Le sue 20.000 lampadine, pur illuminandosi di sera solo per 10 minuti all’ora, consumano ben 7,8 milioni di kWh di energia all’anno, ai quali se ne sommano 705.000 kWh dovuti alla climatizzazione. Un consumo energetico elevato, che richiederebbe ipoteticamente un impianto di pannelli solari da 9 MW per soddisfare le esigenze della Torre.

Nel 2012 però erano stati decisi dei lavori di restyling e miglioramento delle prestazioni energetiche, commissionati dalla “Torre Eiffel Operating Company” allo studio Moatti-Rivière. I lavori sono arrivati alla conclusione e sono già stati inaugurati. Hanno comportato l’installazione di:

  • Illuminazione a LED;
  • 4 turbine eoliche verticali, non visibili da terra, dotate di pale elicoidali silenziose, in grado di produrre 8.000 kWh/ anno di potenza;
  • turbine idrauliche, integrate nella rete di distribuzione dell’acqua, che produrranno altri 4.000 kWh/anno;
  • 4 pannelli solari, installati sul tetto degli edifici ristrutturati, che forniranno la metà dell’acqua calda utilizzata nel ristorante e nei servizi igienici.

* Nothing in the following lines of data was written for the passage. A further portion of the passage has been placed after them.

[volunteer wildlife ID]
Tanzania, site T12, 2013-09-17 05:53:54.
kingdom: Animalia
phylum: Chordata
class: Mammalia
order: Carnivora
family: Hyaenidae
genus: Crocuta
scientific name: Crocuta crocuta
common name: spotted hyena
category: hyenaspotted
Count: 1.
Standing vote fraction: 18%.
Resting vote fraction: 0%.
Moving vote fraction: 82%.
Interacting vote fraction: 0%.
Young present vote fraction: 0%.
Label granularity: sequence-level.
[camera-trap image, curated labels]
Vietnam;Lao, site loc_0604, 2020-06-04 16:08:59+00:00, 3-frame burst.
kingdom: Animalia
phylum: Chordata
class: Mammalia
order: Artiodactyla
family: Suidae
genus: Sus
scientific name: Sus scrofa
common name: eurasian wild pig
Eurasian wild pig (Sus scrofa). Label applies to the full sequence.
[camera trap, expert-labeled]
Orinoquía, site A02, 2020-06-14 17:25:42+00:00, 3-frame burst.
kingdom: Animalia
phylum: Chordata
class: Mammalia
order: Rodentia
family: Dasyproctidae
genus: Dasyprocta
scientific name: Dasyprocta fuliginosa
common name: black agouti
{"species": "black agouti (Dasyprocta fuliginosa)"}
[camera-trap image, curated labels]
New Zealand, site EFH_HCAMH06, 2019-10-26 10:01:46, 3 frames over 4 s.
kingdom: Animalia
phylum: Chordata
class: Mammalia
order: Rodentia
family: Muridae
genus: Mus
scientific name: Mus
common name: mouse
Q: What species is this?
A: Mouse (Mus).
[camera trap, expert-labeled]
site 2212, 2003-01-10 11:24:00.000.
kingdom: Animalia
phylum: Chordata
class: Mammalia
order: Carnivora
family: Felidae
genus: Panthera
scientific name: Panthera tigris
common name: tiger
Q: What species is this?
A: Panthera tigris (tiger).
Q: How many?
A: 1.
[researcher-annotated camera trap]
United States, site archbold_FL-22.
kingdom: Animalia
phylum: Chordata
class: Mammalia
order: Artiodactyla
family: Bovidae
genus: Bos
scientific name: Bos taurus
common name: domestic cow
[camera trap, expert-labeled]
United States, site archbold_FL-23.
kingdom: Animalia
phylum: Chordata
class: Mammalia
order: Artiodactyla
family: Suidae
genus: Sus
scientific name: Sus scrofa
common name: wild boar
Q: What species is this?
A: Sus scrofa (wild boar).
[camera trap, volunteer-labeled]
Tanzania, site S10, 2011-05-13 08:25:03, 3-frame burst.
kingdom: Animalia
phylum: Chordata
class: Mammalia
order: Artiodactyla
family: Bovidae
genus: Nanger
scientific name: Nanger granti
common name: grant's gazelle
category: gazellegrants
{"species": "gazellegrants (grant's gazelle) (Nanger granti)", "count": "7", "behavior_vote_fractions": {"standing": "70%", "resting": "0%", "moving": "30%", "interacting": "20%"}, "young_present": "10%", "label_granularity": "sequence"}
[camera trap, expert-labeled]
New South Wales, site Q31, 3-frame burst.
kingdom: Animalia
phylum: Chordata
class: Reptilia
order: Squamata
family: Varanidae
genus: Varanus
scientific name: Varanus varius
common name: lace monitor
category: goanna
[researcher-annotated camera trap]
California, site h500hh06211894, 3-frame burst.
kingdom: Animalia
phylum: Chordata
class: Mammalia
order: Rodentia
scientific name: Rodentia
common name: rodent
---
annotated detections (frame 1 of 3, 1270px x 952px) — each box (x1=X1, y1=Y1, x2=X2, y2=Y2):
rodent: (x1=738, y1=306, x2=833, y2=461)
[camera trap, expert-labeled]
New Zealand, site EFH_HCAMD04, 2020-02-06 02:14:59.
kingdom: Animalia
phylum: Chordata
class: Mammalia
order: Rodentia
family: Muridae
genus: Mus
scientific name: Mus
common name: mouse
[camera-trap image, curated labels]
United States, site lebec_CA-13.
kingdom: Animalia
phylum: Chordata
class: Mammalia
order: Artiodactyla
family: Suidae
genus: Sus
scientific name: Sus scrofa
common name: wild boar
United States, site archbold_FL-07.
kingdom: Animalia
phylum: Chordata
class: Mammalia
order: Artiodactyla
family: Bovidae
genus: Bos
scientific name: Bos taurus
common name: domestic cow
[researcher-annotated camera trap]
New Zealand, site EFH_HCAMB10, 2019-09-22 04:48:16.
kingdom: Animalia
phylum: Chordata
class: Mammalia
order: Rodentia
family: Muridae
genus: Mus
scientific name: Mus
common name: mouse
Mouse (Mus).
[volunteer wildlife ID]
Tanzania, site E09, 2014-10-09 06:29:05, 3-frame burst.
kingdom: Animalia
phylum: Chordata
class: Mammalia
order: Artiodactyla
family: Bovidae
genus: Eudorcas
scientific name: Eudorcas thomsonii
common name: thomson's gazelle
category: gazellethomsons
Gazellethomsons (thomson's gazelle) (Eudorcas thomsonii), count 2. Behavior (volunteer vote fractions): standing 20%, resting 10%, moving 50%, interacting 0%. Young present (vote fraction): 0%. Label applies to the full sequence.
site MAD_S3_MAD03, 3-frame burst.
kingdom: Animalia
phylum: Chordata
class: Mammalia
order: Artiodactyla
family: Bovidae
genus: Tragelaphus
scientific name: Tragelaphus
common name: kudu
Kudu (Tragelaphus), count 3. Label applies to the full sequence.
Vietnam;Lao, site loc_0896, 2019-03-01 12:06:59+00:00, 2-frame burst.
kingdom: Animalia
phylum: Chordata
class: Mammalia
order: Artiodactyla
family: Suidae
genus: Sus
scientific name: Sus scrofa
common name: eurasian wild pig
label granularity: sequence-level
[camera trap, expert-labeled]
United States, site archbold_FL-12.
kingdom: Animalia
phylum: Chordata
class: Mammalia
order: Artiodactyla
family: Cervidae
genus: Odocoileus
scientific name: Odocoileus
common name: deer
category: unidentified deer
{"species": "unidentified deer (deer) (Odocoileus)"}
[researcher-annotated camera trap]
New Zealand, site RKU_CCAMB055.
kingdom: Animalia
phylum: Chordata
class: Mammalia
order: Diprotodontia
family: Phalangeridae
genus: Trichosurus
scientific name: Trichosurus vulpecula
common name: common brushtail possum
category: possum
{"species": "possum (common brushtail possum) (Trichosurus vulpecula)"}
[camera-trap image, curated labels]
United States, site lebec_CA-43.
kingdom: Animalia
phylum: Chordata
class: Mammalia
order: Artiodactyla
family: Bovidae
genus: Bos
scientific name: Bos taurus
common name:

Per migliorare la sostenibilità della trasformazione del monumento, si è ideato anche un sistema di raccolta dell’acqua piovana, che viene utilizzata per i bagni ed è stato stipulato un contratto per l’acquisto dell’energia elettrica da sole fonti rinnovabili. Insomma anche la storia e l’arte possono assecondare le esigenze dell’ambiente.